# [TEXTABSCHNITT]

Expertenbeitrag

 Harald Jungbäck

Harald Jungbäck

Produktmanager für Rechenzentrums-Verkabelungsysteme, Rosenberger-OSI GmbH & Co. OHG

Edge-Computing
Ohne Glasfaser kein Edge-Computing

Von Harald Jungbäck 7 min Lesedauer

Im Bereich des Industrial Internet of Things (IIoT), aber auch im Zusammenhang mit der fortschreitenden digitalen Transformation sowie zukunftsorientierten Anwendungen wie dem Autonomen Fahren, fallen immer häufiger Schlagworte, wie Fog- oder Edge-Computing. Tatsächlich ein neuer Ansatz oder „alter Wein in neuen Schläuchen“?

Autonomes Fahren, IoT, Industrie 4.0, Digitalisierung – kommende Megatrends erfordern extrem performante, echtzeitfähige Glasfasernetze. (Bild:   / CC0)
Autonomes Fahren, IoT, Industrie 4.0, Digitalisierung – kommende Megatrends erfordern extrem performante, echtzeitfähige Glasfasernetze.
(Bild: / CC0)

Daten, Daten und noch mehr Daten. Industrie 4.0, die Smart Factory sowie IoT und IIoT tragen maßgeblich zum exponentiellen Wachstum der Datenberge bei. Auch gesellschaftliche Veränderungen treiben das Datenwachstum. Schon heute lebt gut die Hälfte der Menschheit in Städten – ein Ende dieser Entwicklung ist nicht abzusehen. Das verlangt nicht zuletzt nach modernen Verkehrskonzepten, damit es im urbanen Umfeld nicht zum Verkehrskollaps kommt. Die Smart City der Zukunft braucht eine Kombination von Lösungen, die einen attraktiven öffentlichen Nahverkehr (ÖPNV) mit dem Individualverkehr sowie autonomen Fahrzeugen koppelt. Auch Radfahrer und Fußgänger müssen in die Überlegungen für zukunftsweisende Verkehrskonzepte mit einbezogen werden. Das erfordert eine schnelle und individuelle Datenerhebung und -verarbeitung am Ort des Geschehens. Nur so können alle Beteiligten von den Konzepten für die moderne Stadt profitieren. Flächendeckend verfügbare, schnelle Glasfasernetze und das kommende 5G-Mobilfunknetz sind die Voraussetzung für diese Applikationen.

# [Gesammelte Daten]
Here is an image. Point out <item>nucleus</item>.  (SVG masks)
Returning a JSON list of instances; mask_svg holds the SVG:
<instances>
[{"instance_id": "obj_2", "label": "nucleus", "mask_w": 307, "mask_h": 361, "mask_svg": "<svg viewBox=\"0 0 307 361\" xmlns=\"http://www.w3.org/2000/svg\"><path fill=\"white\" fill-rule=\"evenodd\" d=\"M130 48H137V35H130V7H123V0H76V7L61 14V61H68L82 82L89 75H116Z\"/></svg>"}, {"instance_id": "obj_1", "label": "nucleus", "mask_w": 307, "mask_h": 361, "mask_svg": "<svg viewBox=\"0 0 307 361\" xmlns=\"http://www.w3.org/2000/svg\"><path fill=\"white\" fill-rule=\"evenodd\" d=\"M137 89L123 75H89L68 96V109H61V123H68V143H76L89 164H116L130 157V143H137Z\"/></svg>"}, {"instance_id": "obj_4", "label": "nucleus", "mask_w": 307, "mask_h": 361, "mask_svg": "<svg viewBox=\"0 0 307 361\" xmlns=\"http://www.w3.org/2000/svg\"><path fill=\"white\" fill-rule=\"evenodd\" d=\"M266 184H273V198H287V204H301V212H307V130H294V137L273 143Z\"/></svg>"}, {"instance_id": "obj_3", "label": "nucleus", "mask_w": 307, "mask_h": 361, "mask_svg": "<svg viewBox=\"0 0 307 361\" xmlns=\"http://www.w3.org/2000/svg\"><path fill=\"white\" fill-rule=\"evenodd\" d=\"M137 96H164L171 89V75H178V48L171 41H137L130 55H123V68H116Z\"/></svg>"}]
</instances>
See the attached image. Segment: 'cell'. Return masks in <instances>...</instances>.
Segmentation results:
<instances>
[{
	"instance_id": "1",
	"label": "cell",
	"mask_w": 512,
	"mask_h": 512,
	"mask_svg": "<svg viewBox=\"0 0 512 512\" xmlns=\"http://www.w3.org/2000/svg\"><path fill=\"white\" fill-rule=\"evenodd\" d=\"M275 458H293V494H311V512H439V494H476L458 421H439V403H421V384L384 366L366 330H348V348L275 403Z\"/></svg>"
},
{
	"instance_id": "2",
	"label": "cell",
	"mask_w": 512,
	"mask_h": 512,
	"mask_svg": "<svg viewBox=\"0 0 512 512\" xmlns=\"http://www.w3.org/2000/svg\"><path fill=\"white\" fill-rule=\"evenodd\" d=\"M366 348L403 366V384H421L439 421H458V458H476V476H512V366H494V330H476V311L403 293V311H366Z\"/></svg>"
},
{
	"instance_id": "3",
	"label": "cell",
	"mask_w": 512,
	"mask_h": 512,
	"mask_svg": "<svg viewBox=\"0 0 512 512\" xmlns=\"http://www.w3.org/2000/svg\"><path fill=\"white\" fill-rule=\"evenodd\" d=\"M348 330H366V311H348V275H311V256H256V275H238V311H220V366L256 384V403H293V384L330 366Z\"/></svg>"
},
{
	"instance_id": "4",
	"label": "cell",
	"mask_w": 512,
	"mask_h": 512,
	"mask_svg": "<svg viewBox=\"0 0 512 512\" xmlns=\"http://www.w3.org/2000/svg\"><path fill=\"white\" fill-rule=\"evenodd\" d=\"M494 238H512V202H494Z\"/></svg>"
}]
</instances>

# [AUFGABENSTELLUNG]
Gib aus dem Beitrag über Edge-Computing den Wortlaut von „Von Harald Jungbäck“ bis einschließlich „(Bild: / CC0)“ unverändert wieder.

# [ANTWORT]
Von Harald Jungbäck 7 min Lesedauer

Im Bereich des Industrial Internet of Things (IIoT), aber auch im Zusammenhang mit der fortschreitenden digitalen Transformation sowie zukunftsorientierten Anwendungen wie dem Autonomen Fahren, fallen immer häufiger Schlagworte, wie Fog- oder Edge-Computing. Tatsächlich ein neuer Ansatz oder „alter Wein in neuen Schläuchen“?

Autonomes Fahren, IoT, Industrie 4.0, Digitalisierung – kommende Megatrends erfordern extrem performante, echtzeitfähige Glasfasernetze. (Bild:   / CC0)
Autonomes Fahren, IoT, Industrie 4.0, Digitalisierung – kommende Megatrends erfordern extrem performante, echtzeitfähige Glasfasernetze.
(Bild: / CC0)